Xiang was born and raised in a remote village called Xiangjiatai in Shimen County in central China's Hunan Province. After graduating from middle school, she went to Guangdong's Foshan City, and found a job in a clothing factory. That year she was barely 16 years old.
"The job was very dull and I was just sewing buttons onto clothes," Xiang recalled. "I was very tired during that time because I had to work more than 12 hours a day."
Only eight months later, Xiang left the job and came to Shenzhen, a prosperous big city also in Guangdong. In the following seven years, she worked as a waitress, barbershop apprentice and cashier. Now she is selling clothes in a department store.
"I don't mind working hard, but I hate it when people call me a migrant worker," she said. "I am not different from city people. I wear the latest fashions and I speak standard Mandarin."
"They are used to life in the city but they don't have much education or skills. They are inferior to their city peers and have to work hard for meager pay," said Xie Jianshe, Vice Director of the Guangzhou Development Academy under Guangzhou University.
"I have little choice but to do basic menial jobs. I'm limited by my lack of qualifications," Xiang said. It is difficult for her to find a more decent job without professional training.
Unlike their predecessors, their mothers and fathers, the new generation of migrant workers hold high expectations for their career prospects in cities.
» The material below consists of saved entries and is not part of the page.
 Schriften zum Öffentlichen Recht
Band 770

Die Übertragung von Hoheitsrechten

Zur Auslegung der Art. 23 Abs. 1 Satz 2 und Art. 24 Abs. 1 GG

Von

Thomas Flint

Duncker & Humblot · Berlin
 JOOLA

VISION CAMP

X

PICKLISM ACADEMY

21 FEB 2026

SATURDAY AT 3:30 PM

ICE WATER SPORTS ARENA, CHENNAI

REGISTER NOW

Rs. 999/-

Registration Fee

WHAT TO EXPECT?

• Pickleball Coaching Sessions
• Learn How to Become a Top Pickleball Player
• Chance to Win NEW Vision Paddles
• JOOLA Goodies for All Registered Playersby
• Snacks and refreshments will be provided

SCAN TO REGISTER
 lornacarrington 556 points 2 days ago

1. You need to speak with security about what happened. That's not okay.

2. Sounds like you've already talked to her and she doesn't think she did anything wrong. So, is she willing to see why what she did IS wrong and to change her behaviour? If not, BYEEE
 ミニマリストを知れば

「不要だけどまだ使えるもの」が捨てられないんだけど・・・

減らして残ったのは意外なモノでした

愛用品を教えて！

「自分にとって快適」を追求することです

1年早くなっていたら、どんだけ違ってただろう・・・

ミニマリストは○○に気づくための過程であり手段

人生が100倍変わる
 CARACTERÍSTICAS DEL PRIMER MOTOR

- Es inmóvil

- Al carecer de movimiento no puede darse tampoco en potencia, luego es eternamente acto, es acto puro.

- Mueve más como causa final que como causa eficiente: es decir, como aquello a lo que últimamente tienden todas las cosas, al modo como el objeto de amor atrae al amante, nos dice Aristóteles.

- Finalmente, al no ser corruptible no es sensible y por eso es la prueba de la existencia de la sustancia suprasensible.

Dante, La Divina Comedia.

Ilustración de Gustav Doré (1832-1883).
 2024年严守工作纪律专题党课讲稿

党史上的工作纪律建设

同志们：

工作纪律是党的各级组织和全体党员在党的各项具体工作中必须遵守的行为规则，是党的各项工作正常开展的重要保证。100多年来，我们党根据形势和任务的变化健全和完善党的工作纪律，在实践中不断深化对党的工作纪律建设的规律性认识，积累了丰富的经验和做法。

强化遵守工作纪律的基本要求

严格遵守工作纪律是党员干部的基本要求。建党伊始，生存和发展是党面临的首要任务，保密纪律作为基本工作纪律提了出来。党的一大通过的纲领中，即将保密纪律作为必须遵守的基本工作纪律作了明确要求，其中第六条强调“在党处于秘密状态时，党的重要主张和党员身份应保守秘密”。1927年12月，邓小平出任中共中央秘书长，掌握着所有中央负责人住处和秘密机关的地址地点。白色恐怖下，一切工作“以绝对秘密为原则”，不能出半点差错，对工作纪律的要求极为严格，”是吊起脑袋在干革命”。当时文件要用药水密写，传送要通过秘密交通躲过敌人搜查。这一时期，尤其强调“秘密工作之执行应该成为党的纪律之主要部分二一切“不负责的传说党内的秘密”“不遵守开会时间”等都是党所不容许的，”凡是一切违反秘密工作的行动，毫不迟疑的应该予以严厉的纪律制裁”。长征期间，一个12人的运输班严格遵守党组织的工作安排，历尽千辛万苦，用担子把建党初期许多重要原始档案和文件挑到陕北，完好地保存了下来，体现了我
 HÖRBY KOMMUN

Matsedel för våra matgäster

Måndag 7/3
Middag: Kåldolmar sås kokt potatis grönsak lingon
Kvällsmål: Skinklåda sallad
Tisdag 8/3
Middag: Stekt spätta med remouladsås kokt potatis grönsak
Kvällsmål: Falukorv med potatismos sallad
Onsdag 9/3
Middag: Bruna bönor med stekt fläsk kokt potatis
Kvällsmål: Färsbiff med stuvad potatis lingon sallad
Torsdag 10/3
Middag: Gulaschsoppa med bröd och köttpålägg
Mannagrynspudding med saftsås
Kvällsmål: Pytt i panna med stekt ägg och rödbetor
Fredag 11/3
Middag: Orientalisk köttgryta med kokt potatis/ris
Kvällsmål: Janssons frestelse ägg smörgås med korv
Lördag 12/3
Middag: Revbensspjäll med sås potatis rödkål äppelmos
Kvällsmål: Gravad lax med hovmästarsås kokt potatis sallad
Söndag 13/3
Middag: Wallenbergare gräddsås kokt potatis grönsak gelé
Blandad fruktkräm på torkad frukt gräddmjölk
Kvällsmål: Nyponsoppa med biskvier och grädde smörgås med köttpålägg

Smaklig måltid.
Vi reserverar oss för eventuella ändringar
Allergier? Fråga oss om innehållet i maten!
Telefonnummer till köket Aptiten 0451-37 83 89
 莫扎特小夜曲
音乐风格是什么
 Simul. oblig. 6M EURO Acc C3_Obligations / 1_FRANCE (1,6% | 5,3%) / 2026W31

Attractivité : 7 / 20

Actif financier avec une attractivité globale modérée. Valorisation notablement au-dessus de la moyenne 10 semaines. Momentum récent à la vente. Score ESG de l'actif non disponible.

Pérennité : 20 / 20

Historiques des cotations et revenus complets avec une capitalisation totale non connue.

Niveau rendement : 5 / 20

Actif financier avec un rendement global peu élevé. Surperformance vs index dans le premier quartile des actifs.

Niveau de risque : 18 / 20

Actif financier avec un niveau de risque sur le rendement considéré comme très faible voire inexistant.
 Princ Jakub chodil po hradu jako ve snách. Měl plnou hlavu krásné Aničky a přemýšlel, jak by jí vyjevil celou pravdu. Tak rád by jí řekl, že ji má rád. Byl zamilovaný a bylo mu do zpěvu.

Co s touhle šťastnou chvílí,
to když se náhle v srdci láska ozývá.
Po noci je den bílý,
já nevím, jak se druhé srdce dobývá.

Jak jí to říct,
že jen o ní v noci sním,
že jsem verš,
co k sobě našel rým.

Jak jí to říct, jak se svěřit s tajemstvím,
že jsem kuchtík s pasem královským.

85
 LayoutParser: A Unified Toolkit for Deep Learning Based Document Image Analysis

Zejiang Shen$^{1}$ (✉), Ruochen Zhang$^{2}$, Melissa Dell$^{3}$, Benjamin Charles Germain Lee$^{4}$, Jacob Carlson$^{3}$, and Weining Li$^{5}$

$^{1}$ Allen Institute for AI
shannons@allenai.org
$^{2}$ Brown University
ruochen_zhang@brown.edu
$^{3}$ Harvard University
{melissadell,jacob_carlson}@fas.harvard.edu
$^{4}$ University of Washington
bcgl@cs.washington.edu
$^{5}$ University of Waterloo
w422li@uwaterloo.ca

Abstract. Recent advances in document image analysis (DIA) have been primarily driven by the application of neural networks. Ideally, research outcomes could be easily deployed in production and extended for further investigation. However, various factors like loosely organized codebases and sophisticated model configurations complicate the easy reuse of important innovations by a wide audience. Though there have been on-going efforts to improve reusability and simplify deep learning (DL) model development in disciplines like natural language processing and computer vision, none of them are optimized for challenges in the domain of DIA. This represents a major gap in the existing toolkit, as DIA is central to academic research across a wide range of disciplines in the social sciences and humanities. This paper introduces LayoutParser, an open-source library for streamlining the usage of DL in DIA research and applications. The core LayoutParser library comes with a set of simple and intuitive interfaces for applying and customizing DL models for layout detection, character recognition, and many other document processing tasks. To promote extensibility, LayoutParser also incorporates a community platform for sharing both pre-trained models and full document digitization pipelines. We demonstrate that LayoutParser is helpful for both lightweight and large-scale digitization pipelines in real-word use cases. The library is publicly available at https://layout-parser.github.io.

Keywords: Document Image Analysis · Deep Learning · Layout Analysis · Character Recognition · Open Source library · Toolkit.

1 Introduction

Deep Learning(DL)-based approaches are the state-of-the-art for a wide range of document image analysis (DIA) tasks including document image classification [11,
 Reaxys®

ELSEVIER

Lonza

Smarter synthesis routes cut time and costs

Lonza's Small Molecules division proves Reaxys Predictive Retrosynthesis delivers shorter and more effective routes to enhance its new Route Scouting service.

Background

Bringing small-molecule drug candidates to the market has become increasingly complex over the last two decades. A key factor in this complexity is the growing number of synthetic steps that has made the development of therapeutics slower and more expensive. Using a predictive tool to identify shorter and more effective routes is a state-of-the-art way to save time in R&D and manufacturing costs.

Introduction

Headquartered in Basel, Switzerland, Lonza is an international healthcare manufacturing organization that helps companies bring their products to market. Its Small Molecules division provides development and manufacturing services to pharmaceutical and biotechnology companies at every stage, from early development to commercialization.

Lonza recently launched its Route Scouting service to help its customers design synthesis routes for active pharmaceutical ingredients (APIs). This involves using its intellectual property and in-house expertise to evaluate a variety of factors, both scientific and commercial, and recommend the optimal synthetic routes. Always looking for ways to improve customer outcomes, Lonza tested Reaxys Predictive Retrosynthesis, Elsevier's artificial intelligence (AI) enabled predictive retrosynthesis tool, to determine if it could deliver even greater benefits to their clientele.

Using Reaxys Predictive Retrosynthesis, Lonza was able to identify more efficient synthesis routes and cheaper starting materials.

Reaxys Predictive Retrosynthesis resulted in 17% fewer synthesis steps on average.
According to a survey of 2,500 young migrant workers conducted by Nanjing Normal University based in Jiangsu Province, of those in the manufacturing, mining and service industries, 58 percent attached more importance to learning skills and 64 percent have asked to receive technical training.
The survey also found that 54.2 percent of these young migrant workers moved to the city to broaden their horizons and for personal development.
"I believe I can find a satisfactory job with a higher salary in Shenzhen after learning some skills," Xiang said.
At present, she earns 1,500 yuan ($219.62) a month and spends most of it.
The new-generation migrant workers look like city slickers with their fashionable clothes and hairstyles. They use cell phones and chat with their peers on the Internet.
"I don't want to save money by leading a hard and boring life," she said. "I always go to Internet cafes and go out for dinner with my friends in the evening. I enjoy it."